**WHAT IS NEEDED**
Pick up the passage below on teaching sustainability in library management courses and continue it from its last sentence.

**SOURCE EXCERPT**

-- START --

With relatively more planning, instructors can assign readings that describe how to apply management skills in ways that further the sustainability. Schaper (2010, p. S6) describes how to manage day-to-day operations in concert with sustainability principles. In describing library space planning, Sannwald (2007, p. 135) outlines why it will be increasingly necessary to incorporate sustainable design. This kind of reading would facilitate an LIS literature-based introduction to the concept while maintaining the usual focus on basic management concepts, consistent with goals of an introductory management course. Specifically, the readings would help demonstrate how to apply core management practices and skills in ways that rely on equity, longevity and non-immediate gain. This approach can be useful for instructors who are new to the topic of sustainability or who have little flexibility in changing the management course content.
If a course learning objective focuses on students’ ability to demonstrate knowledge of sustainability, instructors can incorporate the concept into an existing assignment or create a new one that requires students to apply sustainability concepts. Certainly, required readings would provide helpful background and insight for students’ comprehension of and ability to apply this knowledge. Additionally, a guest speaker may convey details involved in furthering sustainability goals within a local context. The speaker might describe how such goals are best accomplished when carried out in a way that takes organization culture, available material, institutional traditions, and more into consideration. For example, a guest speaker would be able to describe processes involved in articulating a vision for a sustainable learning commons; gaining (formal and informal) support of oversight bodies, staff, and others involved; and, appropriate details of designing, funding, overseeing construction, assessing outcomes, and marketing the project completion. An assignment could instruct students to critique some existing library space or a public space, identify one or more sustainable goals for it, and determine initial steps that librarians could take to fulfill those goals. Or, students could analyze some management issue, case study, or situation and consider whether any sustainability-informed objectives could help remedy the situation and what steps might be needed to apply that remedy.

-- END --

**MATERIAL SUPPLIED**

-- START --

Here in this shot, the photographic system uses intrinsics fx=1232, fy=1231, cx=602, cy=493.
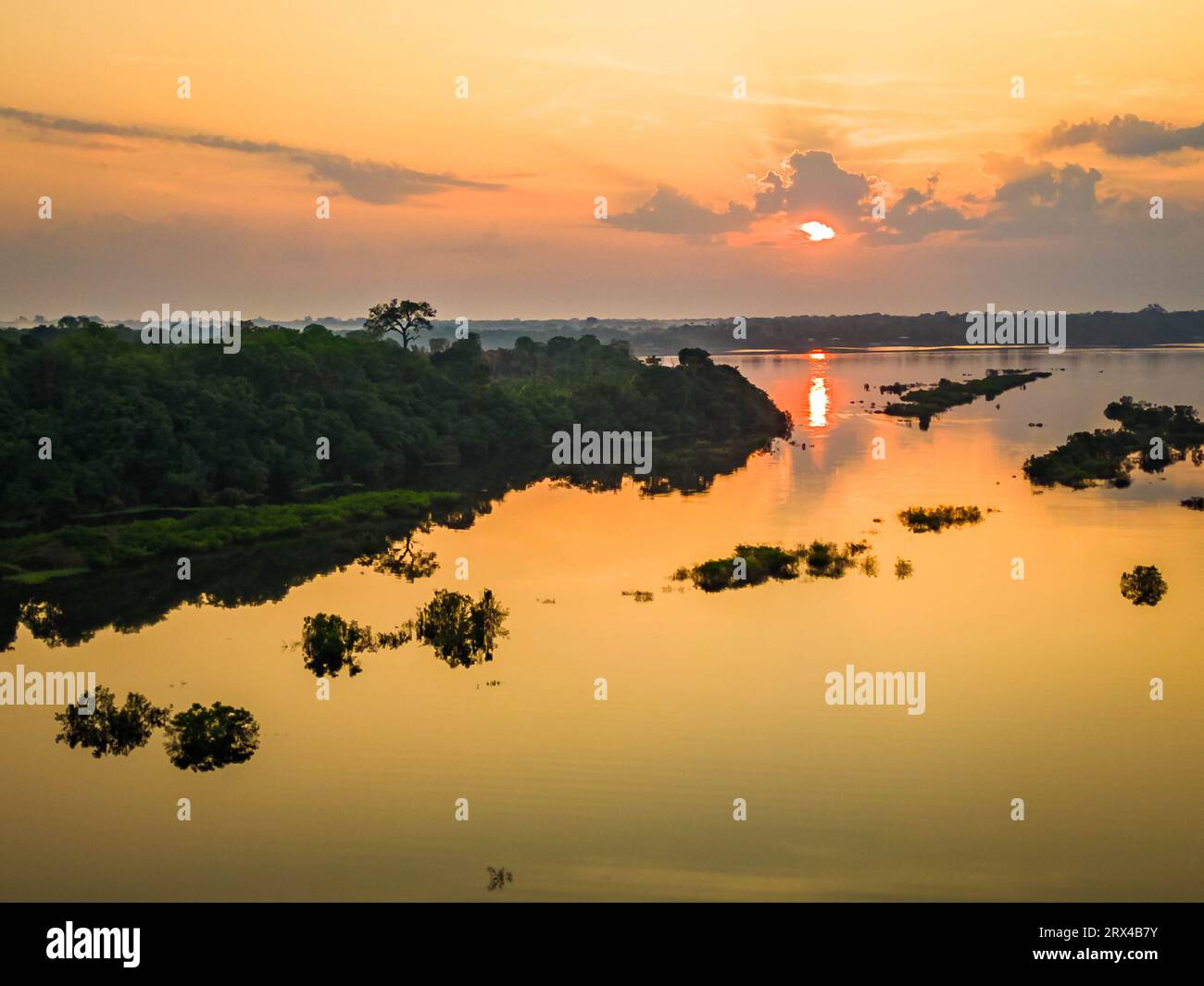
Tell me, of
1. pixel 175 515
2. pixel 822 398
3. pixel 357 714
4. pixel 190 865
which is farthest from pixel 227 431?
pixel 822 398

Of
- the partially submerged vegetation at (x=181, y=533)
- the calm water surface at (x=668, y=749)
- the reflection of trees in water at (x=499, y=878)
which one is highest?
the partially submerged vegetation at (x=181, y=533)

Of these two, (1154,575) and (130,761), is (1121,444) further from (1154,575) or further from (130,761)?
(130,761)

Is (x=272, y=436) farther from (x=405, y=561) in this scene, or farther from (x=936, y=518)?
(x=936, y=518)

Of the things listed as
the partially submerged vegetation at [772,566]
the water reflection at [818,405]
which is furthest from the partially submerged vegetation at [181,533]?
the water reflection at [818,405]

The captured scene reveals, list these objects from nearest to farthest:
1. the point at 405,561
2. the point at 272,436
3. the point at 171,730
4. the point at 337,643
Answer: the point at 171,730 → the point at 337,643 → the point at 405,561 → the point at 272,436

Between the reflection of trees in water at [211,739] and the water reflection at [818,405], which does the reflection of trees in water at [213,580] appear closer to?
the reflection of trees in water at [211,739]

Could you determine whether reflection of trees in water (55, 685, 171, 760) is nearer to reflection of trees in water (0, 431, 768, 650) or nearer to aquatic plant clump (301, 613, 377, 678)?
aquatic plant clump (301, 613, 377, 678)

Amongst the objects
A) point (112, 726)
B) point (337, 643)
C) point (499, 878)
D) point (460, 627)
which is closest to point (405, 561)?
point (460, 627)
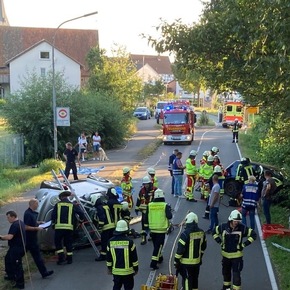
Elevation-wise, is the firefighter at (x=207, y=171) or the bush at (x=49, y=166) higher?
the firefighter at (x=207, y=171)

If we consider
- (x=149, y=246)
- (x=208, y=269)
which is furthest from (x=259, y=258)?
(x=149, y=246)

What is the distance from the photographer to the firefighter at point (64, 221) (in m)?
11.1

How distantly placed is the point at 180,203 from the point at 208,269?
6.67 meters

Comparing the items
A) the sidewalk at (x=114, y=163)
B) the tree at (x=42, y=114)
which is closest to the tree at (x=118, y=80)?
the sidewalk at (x=114, y=163)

-- END --

**ANSWER TO THIS TASK**
These kinds of exercises can help students recognize when and how to apply communication, decision-making, fiscal, interpersonal, ethical reasoning, or other skills needed to propose, gain approval for, and realize a goal. Ethical reasoning skills come into play because implementing projects that incorporate sustainable design are likely to involve situations in which no right, wrong, or existing practices exist. Schaper (2010, p. S6-S9) addresses this kind of thinking in describing her struggle to determine how to manage a library in a sustainable manner by doing more than making recycling bins available. Moreover, assignments like the examples described help students think critically because sustainability calls for considering a goal from the perspective of different constituents. Teaching students about all that is involved in realizing a vision for sustainability begins to instruct students in differences between having an agenda or a vision, or more simply articulating goals and objectives on the other.
Finally, students may be even more prepared to demonstrate knowledge of sustainability if the management course was co-taught by at least one instructor considered an expert in the area of sustainability. However, this strategy would require significant resources and involve a good amount of planning that make it a less practical option.
Where to incorporate sustainability
Whether simply introducing students to the concept of sustainability or having them complete assignments to demonstrate knowledge of the concept, course activity that gets students away from the course learning space facilitates learning in this area. For example, take students to a library or to some high traffic, public building. Ask them to study it quietly for 15-20 minutes by noticing activity, materials, and the community of users within that space. Also, instruct them to ask questions of that space:
- What works? What can work harder?
- What information behaviors and systems are in use? On what systems might those systems rely (for example, do staff manage bulletin boards)?
- Can technology be better used in support of sustainability goals? If so, how?
- What resources would be needed to implement changes envisioned?
- What stakeholders might need to be involved? How can you build support for the ideas you envision?
- What evidence of other management issues covered in class exists?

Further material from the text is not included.